From the beginning, Wall St. Cheat Sheet has been savvy about personnel. Its board includes Bryan Goldberg of Bleacher Report and Larry Kramer, formerly of MarketWatch and now president/publisher of USA Today. Other board members bring legal, technical, marketing, and business development experience. A Medill professor who sits on the board is an expert in digital media. As for staff, COO Tracy Sigler, formerly of the Motley Fool, heads up Web operations, marketing, and analytics. Derek reports:
DH: “We are a virtual company. We have no central headquarters. No central newsroom. My brother and I are based in Asheville, N.C. We have about 35 writers who contribute editorial from Michigan, New York, Pennsylvania, California, Massachusetts, Vermont, Maine, Missouri, Tennessee, and North Carolina. We created an eight-week training program where writers learn our editorial system. We work with agile software that allows us to manage our publishing platform—assignments can be drawn and delegated, filed for editing, and shipped out the door. It’s a system that works and we see very little turnover. We do lots of skyping and virtual water coolers.”
At its inception, the editorial engine drove the business. This year the focus is shifting increasingly toward advertising and business development. A new ad sales director is based in New York. An SEO consultant now focuses on best practices. As Derek tells it:
DH: “We started with a subscription model, which helped us finance the business. We’ve always had a good performance track record with the newsletters.
“We didn’t have the money to buy ads all over the Web. So we have always focused on ad networks, specifically those that cater to luxury brands, financial networks, and banks and brokers. By doing a number of turnkey deals, we can focus on driving traffic through content production and coverage. Now we are going to focus on more direct relationships with advertisers.

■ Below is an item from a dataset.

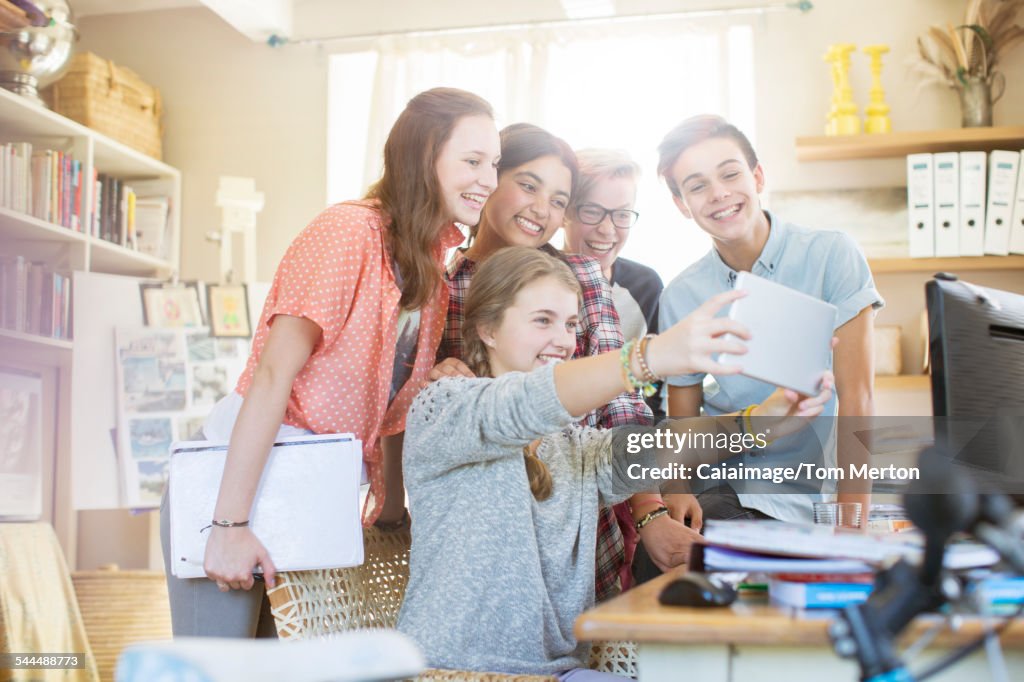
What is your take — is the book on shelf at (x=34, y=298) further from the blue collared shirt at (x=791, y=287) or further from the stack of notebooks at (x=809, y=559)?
the stack of notebooks at (x=809, y=559)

“Our number-one priority in the next year is building out the advertising division, earning the trust of media buyers in the big agencies. We are thinking about custom campaigns, advertorials, sponsorships.
“In the beginning it was more of a ‘Here’s your playbook, a little one-pager on how you can play the economy.’ Eventually it grew beyond that to ‘What is your cheat sheet to Obamacare? Or the best five SUVs coming out in 2014? Or the 401K plan that is best for you?’ We have experts in energy, autos, technology. Just as we are in the finance vertical now, we are in the process of segueing into other verticals: ‘Auto Cheat Sheet,’ ‘Entertainment Cheat Sheet,’ ‘Sports Cheat Sheet,’ ‘Politics Cheat Sheet.’
“We recently changed our logo and revised our tagline. It used to be ‘We’ve got the word on the street.’ Now, it’s ‘Save time. Make money.’ That speaks to our goal of utilizing the brand to serve today’s media consumer in a wider facet of categories. It would be great to grow the Cheat Sheet into a household name.
“As for the economy, I’m an optimist at heart. I couldn’t be an entrepreneur otherwise.”
Top image: Brothers and Wall St. Cheat Sheet founders Damien and Derek Hoffman, courtesy of Derek Hoffman.